Find the line containing "What do you" in the listing below; reproduce it and every line after, exactly. Skip pictures.

A run of records:

***

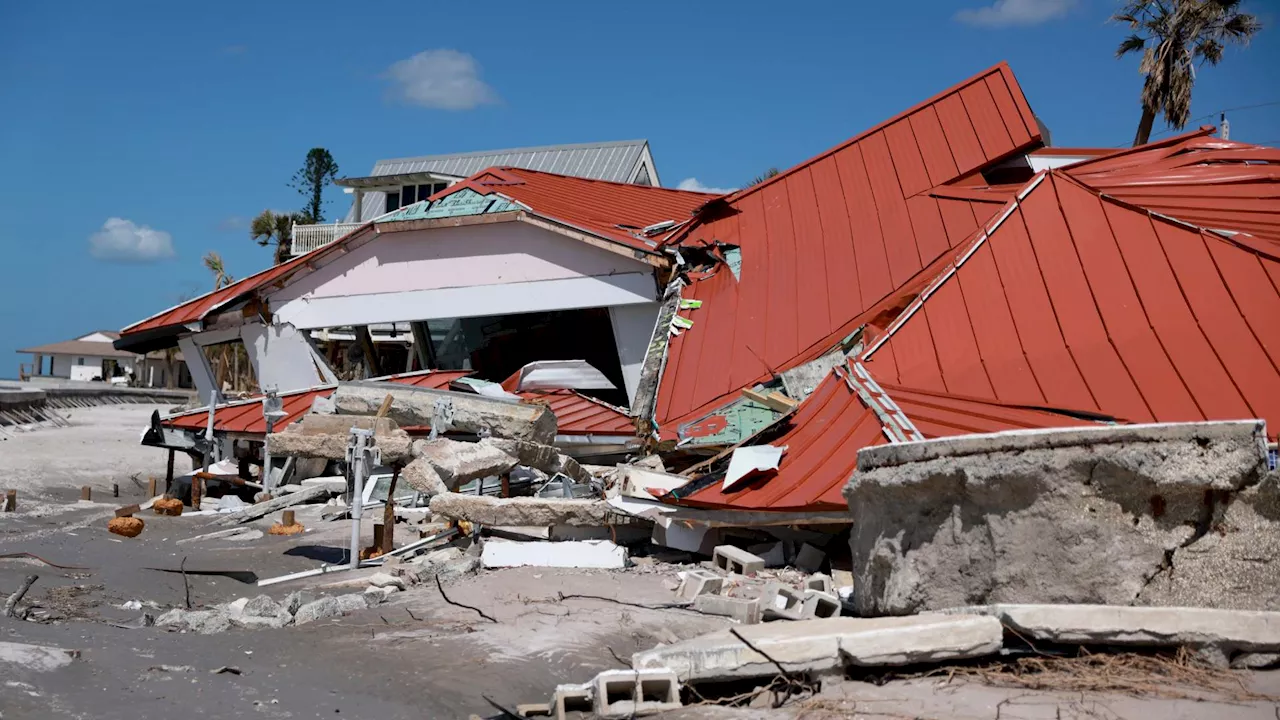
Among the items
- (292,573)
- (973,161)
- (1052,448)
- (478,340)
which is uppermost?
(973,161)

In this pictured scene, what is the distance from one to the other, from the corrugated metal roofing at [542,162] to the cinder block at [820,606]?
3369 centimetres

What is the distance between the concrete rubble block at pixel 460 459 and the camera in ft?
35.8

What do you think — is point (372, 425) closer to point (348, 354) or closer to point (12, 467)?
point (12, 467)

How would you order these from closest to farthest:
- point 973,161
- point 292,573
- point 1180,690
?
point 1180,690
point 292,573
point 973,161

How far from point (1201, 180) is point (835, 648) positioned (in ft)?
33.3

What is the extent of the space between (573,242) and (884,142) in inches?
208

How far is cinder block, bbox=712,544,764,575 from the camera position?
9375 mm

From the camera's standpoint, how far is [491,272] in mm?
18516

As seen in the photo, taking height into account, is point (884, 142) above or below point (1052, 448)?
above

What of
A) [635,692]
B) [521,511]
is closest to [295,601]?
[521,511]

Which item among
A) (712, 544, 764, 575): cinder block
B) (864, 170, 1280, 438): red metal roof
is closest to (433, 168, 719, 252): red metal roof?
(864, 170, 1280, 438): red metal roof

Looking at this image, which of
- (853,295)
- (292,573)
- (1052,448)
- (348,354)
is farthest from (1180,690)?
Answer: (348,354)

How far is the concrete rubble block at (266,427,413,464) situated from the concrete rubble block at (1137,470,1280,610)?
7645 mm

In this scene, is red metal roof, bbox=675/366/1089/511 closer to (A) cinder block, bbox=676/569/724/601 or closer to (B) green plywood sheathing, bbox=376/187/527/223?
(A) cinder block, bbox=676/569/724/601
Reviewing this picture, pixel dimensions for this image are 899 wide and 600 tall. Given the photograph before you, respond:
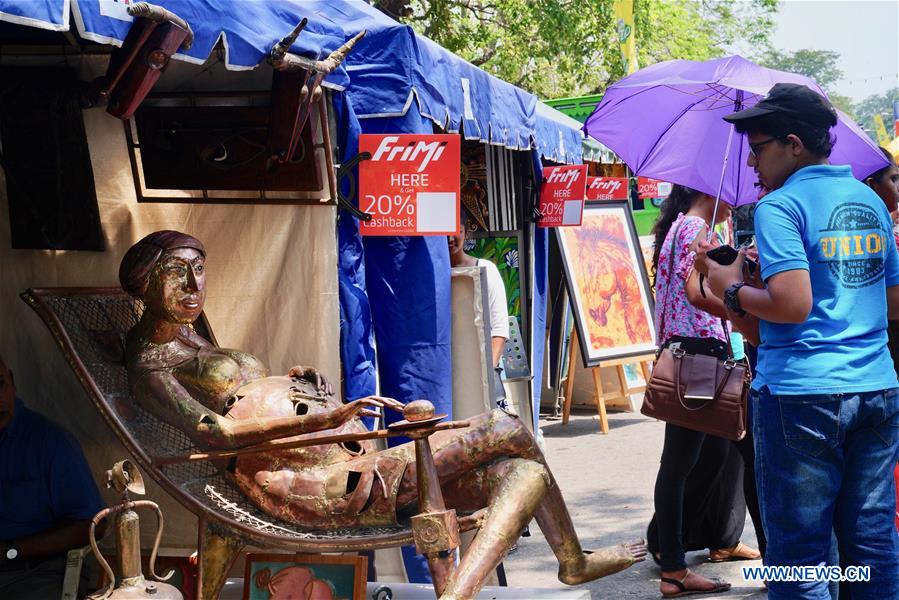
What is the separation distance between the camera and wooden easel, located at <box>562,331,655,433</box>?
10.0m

***

## Solution
What do you think — is point (372, 425) closer to point (348, 354) or closer to point (12, 467)?
point (12, 467)

How would you order these from closest to farthest:
- point 973,161
- point 292,573
- point 1180,690
?
point 1180,690
point 292,573
point 973,161

How far from point (1201, 180) is point (835, 648) positioned (in ft)?
33.3

What is the extent of the space between (573,242) and (884,142) in inches?
208

How far is cinder block, bbox=712,544,764,575 from the camera position?
9375 mm

From the camera's standpoint, how far is [491,272] in mm?
18516

As seen in the photo, taking height into account, is point (884, 142) above or below point (1052, 448)?
above

What of
A) [635,692]
B) [521,511]
is closest to [295,601]?
[521,511]

Which item among
A) (712, 544, 764, 575): cinder block
B) (864, 170, 1280, 438): red metal roof
is closest to (433, 168, 719, 252): red metal roof?
(864, 170, 1280, 438): red metal roof

Looking at this image, which of
- (853,295)
- (292,573)
- (1052,448)
- (348,354)
is farthest from (1180,690)?
Answer: (348,354)

How far is the concrete rubble block at (266,427,413,464) situated from the concrete rubble block at (1137,470,1280,610)?
7645 mm

In this scene, is red metal roof, bbox=675/366/1089/511 closer to (A) cinder block, bbox=676/569/724/601 or closer to (B) green plywood sheathing, bbox=376/187/527/223?
(A) cinder block, bbox=676/569/724/601
Reviewing this picture, pixel dimensions for this image are 899 wide and 600 tall. Given the photograph before you, respond:
What is the separation distance between the camera and wooden easel, located at <box>562,331,655,433</box>?
10.0m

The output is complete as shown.